* [PASSAGE PROVIDED]:
----

City of Toronto scrambling to save mansion as deadline looms to designate it a heritage site
'It's not heritage versus housing,' city heritage planning official says
The City of Toronto is scrambling to protect a 137-year-old Victorian mansion from a developer who's planning a 69-storey condo building for the site.
But the deadline to do so is just a few weeks away. And if council doesn't vote to designate the sprawling two-and-a-half storey house as a heritage site at its meeting on Wednesday, the building at 94 Isabella Street, near Jarvis Street, could be demolished.
"It puts a lot of pressure on," said Mary MacDonald, the city's senior manager of heritage planning. "It does create a complex kind of playbook of what the timing is."
In the past, the city would have had an indefinite amount of time to designate the property a heritage site, which protects it from demolition. But the developer filed the application last May, and under new provincial rules that came into effect in the summer of 2021 as part of the More Homes More Choices Act, the city has just 90 days from the time of a developer's application to make that decision.
And that can cause problems, according to MacDonald.
"Nobody wants [the deadline] to come that quickly," she said.

----

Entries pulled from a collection
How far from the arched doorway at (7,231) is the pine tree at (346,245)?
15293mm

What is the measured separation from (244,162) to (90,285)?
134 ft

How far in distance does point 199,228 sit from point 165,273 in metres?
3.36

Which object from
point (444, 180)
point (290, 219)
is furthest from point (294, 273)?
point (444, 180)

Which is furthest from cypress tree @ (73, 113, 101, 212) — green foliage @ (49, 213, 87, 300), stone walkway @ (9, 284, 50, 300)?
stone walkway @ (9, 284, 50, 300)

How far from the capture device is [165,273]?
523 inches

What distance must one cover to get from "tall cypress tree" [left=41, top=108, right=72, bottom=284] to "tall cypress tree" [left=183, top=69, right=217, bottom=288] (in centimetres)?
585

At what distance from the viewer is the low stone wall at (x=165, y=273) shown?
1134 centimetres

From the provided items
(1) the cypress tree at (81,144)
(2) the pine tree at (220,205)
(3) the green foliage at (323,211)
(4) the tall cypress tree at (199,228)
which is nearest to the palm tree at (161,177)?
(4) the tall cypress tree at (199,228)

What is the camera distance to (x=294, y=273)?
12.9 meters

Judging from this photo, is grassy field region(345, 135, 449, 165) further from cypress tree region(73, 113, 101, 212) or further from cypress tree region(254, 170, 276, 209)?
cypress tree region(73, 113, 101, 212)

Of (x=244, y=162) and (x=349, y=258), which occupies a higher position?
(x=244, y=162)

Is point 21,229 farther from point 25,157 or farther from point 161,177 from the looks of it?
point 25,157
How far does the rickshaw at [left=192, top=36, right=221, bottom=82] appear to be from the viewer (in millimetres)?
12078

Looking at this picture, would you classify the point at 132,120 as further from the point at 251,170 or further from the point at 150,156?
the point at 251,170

----

* [TASKS FOR THIS EXERCISE]:
[A] In the article about the Toronto mansion, how many storeys does the developer's planned condo building have?
[B] Please repeat the part of the article about the Toronto mansion starting at "In the past, the" and ending at "according to MacDonald.".
These entries are separate material, unrelated to the article about the Toronto mansion.

* [WRITTEN RESPONSES]:
[A] 69 storeys.

[B]
In the past, the city would have had an indefinite amount of time to designate the property a heritage site, which protects it from demolition. But the developer filed the application last May, and under new provincial rules that came into effect in the summer of 2021 as part of the More Homes More Choices Act, the city has just 90 days from the time of a developer's application to make that decision.
And that can cause problems, according to MacDonald.